When you drive past another vehicle with a bumper sticker that urges you to honk if you love Jesus or the Zags or any number of other potential objects of affection, you might honk if so moved.
In all cases, you are exercising your First Amendment rights. At least in Washington state.
That’s what the state Supreme Court said last week in the somewhat interesting, somewhat bizarre case of State v. Helen Immelt, a Snohomish County woman who was ticketed for honking her horn in anger at her neighbor in 2006, in a dispute over chickens.
Immelt lived in a cul-de-sac that was part of a homeowners association, although she reportedly was unaware of the association’s covenants that banned the raising of chickens. She had some chicks in her garage; her neighbor, the association president, saw them and the group sent her a letter to get rid of the birds.

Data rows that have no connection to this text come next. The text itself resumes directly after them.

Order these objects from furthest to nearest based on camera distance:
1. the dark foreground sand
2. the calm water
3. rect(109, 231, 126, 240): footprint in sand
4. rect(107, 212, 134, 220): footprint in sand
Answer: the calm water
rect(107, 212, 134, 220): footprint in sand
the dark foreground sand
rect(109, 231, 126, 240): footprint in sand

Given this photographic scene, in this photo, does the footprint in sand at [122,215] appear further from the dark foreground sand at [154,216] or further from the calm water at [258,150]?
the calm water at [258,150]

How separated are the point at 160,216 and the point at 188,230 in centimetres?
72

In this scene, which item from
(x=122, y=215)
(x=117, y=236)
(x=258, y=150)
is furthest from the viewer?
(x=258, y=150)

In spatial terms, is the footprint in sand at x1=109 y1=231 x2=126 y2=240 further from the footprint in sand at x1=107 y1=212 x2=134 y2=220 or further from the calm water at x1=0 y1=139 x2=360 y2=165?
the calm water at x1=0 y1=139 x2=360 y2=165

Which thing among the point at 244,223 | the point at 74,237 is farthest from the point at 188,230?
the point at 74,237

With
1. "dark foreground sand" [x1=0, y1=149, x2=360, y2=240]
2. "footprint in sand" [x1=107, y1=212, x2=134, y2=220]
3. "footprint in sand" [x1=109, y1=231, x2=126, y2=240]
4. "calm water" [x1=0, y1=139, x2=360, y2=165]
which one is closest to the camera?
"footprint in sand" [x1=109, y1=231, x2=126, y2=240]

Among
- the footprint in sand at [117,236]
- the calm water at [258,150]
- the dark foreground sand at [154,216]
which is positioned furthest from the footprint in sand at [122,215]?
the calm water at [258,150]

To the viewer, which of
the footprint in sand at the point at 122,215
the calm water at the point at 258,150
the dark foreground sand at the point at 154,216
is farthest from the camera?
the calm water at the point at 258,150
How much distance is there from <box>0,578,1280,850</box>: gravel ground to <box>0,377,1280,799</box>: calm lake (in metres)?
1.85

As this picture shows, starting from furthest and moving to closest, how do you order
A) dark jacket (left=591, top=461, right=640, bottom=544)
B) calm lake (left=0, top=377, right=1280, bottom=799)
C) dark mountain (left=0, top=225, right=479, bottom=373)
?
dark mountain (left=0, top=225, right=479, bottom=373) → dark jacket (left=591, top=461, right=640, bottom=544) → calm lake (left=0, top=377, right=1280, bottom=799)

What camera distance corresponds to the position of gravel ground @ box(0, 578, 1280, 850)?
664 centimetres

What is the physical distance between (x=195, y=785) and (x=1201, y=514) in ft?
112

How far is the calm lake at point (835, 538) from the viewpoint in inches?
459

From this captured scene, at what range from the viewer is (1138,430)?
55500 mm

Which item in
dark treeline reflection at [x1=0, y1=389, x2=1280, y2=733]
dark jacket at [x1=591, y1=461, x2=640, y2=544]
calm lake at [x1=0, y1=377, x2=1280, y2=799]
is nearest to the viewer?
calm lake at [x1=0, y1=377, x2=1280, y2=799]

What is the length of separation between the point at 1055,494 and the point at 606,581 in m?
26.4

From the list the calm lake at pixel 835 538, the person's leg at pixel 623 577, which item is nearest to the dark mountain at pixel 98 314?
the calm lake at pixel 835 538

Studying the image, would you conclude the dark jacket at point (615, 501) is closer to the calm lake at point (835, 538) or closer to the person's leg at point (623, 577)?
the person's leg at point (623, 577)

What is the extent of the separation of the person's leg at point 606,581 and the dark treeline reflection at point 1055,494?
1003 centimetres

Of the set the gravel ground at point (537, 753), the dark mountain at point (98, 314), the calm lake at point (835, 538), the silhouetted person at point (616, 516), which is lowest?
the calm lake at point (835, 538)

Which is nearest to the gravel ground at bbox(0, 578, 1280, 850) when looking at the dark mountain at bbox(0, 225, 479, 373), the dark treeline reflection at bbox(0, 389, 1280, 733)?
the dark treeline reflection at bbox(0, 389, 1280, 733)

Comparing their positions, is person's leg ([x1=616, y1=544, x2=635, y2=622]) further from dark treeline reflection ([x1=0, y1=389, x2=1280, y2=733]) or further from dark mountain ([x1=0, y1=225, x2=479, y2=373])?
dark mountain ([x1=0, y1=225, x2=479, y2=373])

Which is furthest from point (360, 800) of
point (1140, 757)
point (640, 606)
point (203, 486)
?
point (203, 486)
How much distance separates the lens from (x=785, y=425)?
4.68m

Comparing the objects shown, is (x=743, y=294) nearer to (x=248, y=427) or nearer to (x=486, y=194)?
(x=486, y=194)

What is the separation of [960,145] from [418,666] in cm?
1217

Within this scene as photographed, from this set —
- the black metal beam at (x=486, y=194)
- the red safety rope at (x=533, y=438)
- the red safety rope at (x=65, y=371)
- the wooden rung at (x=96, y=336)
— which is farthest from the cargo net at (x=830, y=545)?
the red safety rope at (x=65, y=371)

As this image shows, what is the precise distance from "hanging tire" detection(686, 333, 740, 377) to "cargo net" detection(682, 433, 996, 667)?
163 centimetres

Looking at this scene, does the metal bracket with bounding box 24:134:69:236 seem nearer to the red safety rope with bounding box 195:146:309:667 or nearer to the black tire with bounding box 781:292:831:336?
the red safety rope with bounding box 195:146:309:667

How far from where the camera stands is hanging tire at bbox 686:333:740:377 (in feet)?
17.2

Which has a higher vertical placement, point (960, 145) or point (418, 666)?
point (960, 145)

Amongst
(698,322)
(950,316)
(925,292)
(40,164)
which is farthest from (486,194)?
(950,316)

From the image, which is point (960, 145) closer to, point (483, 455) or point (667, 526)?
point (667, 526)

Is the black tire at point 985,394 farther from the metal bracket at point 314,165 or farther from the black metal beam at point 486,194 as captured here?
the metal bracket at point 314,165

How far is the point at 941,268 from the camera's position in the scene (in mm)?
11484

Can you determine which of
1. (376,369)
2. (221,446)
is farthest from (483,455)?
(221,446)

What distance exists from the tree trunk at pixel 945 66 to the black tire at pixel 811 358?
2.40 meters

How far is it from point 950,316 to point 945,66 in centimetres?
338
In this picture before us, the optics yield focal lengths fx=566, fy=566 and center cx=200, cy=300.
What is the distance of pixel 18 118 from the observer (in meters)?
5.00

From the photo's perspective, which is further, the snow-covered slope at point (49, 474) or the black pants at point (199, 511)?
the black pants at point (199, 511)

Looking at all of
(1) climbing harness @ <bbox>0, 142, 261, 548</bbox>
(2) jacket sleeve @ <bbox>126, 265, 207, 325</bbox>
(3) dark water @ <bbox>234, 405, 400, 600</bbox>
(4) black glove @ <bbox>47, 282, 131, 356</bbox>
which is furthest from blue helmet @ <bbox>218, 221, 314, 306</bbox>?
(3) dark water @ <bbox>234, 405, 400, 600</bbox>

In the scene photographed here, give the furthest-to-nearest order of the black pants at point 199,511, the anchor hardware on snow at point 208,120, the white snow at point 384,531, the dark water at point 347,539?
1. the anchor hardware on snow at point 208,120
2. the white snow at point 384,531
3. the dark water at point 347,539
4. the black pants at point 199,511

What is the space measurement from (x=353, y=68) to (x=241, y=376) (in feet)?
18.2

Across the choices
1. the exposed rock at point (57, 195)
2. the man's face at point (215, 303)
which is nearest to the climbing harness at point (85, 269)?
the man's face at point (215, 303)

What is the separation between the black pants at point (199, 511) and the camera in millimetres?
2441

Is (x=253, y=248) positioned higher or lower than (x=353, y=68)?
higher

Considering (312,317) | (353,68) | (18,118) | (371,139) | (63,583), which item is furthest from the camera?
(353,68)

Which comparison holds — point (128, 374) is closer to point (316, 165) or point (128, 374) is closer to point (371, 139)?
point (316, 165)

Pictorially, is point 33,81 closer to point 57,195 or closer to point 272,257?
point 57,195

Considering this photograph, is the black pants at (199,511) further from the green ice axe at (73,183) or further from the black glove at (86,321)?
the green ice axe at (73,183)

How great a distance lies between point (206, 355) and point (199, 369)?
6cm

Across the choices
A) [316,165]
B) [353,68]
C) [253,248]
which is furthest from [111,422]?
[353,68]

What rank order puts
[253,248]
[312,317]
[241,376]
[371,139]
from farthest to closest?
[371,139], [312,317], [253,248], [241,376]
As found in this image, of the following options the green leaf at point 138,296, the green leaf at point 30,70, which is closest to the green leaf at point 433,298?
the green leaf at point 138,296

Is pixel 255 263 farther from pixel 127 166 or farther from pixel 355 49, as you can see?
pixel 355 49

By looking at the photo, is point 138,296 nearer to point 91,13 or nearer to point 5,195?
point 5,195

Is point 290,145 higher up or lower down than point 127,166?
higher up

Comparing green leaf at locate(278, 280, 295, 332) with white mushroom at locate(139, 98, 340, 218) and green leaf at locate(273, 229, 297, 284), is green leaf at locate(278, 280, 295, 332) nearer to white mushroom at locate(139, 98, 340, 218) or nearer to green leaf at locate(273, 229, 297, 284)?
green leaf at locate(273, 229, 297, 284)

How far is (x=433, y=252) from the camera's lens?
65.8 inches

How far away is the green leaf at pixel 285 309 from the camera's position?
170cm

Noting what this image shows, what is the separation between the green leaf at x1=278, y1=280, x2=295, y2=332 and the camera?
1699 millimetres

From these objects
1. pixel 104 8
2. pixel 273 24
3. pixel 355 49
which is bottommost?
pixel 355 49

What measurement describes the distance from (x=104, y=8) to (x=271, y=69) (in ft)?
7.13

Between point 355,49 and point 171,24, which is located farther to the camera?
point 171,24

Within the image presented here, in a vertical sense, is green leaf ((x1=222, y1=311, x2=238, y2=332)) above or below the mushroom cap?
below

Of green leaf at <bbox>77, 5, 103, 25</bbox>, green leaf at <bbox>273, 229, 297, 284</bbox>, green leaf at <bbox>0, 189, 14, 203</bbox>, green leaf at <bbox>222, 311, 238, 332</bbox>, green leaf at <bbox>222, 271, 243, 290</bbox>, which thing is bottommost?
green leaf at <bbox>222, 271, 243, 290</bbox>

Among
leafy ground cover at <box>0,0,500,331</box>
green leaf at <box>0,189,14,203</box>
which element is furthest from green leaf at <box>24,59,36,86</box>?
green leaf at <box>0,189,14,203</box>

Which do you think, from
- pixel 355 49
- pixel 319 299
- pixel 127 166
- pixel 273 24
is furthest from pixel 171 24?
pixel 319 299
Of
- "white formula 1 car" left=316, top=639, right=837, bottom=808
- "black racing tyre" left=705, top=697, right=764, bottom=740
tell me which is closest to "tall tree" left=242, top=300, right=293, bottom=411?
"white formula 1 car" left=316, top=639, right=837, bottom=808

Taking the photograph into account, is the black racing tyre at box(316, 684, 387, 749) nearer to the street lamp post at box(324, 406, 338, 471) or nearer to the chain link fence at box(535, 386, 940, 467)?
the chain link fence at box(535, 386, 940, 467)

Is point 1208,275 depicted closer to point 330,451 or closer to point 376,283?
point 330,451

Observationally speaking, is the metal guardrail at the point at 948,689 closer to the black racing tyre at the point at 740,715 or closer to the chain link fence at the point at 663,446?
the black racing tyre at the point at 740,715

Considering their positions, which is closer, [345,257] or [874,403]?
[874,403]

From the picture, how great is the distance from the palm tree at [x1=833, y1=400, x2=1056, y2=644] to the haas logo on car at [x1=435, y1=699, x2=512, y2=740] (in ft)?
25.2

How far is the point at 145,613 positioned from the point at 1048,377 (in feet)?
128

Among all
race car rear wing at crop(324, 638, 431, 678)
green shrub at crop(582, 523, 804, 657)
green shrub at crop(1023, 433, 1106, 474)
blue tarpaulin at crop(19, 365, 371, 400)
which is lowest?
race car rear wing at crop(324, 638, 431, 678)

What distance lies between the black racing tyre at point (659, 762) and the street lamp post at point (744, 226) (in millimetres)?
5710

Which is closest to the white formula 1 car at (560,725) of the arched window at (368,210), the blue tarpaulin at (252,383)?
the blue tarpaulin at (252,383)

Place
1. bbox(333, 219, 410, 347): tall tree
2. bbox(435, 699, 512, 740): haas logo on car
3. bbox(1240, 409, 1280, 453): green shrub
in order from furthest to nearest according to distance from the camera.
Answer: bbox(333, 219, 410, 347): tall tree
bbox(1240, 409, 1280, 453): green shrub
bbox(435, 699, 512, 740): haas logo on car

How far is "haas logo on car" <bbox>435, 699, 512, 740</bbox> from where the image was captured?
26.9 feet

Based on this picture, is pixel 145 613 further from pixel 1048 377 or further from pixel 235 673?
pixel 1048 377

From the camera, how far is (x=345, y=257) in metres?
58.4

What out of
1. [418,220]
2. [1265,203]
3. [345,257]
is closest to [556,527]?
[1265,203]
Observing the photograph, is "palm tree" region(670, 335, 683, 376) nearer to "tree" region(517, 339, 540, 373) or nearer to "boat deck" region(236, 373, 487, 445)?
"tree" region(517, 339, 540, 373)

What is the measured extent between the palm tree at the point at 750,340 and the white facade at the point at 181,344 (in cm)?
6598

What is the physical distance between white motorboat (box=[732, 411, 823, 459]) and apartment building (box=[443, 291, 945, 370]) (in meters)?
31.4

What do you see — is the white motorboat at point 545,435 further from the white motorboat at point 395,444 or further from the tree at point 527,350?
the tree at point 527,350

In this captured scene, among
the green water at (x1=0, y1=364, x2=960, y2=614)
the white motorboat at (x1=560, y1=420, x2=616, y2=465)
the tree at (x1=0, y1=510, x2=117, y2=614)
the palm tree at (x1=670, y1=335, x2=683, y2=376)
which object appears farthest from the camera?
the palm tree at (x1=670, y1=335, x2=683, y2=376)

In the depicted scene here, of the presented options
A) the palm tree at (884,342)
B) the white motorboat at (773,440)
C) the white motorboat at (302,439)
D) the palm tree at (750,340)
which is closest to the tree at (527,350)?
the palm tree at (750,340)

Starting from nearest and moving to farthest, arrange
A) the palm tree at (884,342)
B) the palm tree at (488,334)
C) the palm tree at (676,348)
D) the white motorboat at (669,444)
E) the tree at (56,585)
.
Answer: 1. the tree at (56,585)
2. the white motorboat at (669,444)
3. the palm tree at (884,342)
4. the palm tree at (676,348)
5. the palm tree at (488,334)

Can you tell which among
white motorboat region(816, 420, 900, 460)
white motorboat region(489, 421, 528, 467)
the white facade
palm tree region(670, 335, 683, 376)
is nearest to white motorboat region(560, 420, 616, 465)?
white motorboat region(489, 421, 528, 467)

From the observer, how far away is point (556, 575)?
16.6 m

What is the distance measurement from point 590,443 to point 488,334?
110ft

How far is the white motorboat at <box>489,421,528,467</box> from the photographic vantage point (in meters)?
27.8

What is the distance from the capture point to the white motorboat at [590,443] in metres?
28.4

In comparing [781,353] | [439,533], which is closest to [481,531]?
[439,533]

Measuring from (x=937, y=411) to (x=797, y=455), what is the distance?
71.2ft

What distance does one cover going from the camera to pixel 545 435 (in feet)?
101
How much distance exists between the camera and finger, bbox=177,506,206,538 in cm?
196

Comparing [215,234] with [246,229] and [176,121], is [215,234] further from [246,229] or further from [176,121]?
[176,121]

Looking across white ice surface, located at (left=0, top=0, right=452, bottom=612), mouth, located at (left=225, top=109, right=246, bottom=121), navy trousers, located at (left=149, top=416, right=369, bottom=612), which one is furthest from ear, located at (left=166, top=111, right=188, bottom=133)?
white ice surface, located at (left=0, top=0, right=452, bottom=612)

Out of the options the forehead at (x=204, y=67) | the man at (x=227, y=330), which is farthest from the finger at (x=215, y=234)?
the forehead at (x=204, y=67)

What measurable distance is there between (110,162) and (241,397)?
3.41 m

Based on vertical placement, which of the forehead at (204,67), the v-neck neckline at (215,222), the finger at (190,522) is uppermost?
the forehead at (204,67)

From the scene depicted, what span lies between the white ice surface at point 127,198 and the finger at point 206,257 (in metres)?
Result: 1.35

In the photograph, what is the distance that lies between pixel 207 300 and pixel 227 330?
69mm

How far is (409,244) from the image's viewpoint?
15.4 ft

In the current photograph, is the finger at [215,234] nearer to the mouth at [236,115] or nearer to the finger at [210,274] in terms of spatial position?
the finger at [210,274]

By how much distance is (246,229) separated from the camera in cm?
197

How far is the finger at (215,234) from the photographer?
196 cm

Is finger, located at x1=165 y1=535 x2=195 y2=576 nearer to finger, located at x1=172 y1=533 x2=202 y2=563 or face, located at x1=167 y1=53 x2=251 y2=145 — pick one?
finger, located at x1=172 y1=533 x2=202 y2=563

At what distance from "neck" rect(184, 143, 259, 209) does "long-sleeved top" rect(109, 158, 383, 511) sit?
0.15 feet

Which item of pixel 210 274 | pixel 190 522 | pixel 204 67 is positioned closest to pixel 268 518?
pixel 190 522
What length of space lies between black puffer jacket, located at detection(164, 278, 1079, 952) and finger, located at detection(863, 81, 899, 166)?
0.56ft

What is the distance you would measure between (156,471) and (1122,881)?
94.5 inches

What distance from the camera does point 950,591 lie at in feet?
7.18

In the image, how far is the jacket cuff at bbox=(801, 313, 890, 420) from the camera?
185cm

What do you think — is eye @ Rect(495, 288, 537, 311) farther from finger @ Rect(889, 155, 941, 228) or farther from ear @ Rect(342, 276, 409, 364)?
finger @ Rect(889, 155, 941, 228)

She figured out the neighbor was the one who turned her in, and the next morning drove by his house around 6 a.m. and blew her horn for a period of time described in court papers as five to 10 minutes. The honked-off neighbor called the sheriff’s office, which sent out a deputy to take the complaint and happened to be there when Immelt drove by again, and honked three times more. He gave chase, pulled her over and gave her a ticket for violating the county’s noise ordinance, which bans “noise which is a public disturbance” including “sounding of vehicle horns for purposes other than public safety.”
This isn't an HOA case per se, but has its origins in a petty Privatopian dispute.